For many years in the Twentieth Century the Tanners Company met several times annually to provide small apprenticeship grants to local people and there was a regular connection of members with the local parochial charities (now Bermondsey United Charities and St Olave’s United Charities) which was not formal. Some of the members had also been attached to the Leathersellers College. The company is to change and expand the ‘area of benefit’ and the scope of the benefit distribution beyond the trade of Tanning and Leather dressing for training and education, which has disappeared in this area, indeed throughout the UK.

This changes the intent of §1 and §9 of the Royal Charter but the PCO advises that as the company has no restricted endowments then any charitable contributions raised and made are at the company’s discretion; the Charity Commission would only be required to authorise extraordinary distributions from ‘restricted endowments’. There are none.

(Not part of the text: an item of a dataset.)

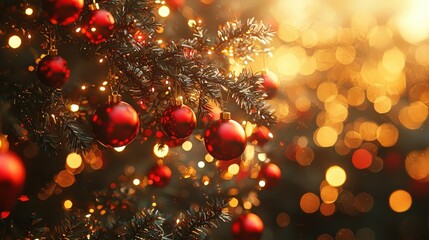 A festive Christmas tree with an array of red balls, each ornament gleaming brightly against the backdrop of lush, green branches and surrounded by the warm, enchanting glow of twinkling holiday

                                      
The role of apprentice is practically a nullity as no one in the Company is qualified as a practioner in tanning themselves, the development of technical colleges was supported by the leading members of the Company. Training in the various leather crafts, formalised and supplemented much of the work place apprenticeship, was given at the ‘Herold Institute’ in Drummond Road. This had originated in a charitable endowment by Benjamin Herold, of 1727, for educational purposes of Non-Conformists, in St Olave’s parish, Southwark and St Mary’s parish, Bermondsey. In 1841 the Trustees decided to create a school in Drummond Road, obviously the endowment was well managed, which opened in 1844. In 1877 the trusteeship was assigned to appointees of the British and Foreign School Society, another Non-Conformist body based in Borough Road. The School closed in 1891 because of the new London Board Schools creation. The site of the BFSS became the original premises of the Borough Polytechnic in 1892, itself stemming from initiatives by local leather trade businessmen notably Alfred Lafone MP. The Polytechnic was assigned the Herold’s foundation income for technical education, in effect it became a technical preparatory school for the Polytechnic. The Leathersellers Company paid for a laboratory in 1895 and the next year a Dyeing Department, Lafone performing both opeing ceremonies. In 1897, largely due to the efforts of Col Bevington, the Leathersellers Company Training School took over the Herold. He was Master of the Company of Leathersellers 1897-98 and presented a very fine silver cup, by CR Ashbee, to mark his year; it is regarded as one of the finest pieces they have. Whilst active on the Court of the Company he raised sufficient capital from its members to advance and develop training in the industry. The capital, vision and dynamism of this Livery Company, with the three national Federations of Leather Trades, the United Tanners and of the Curriers & Leather Dressers as part of the City & Guilds movement gave major impetus to this facility. The plans were fully realised, in 1909, when the School moved into the fine new building that is still extant on Tower Bridge Road next to the railway viaduct. It became the leading National Leathersellers College in 1947. With the decline of the trade in the locality it was merged with Nene College in 1978 (now Northampton University) and is now the Institute of Creative Leather Technology.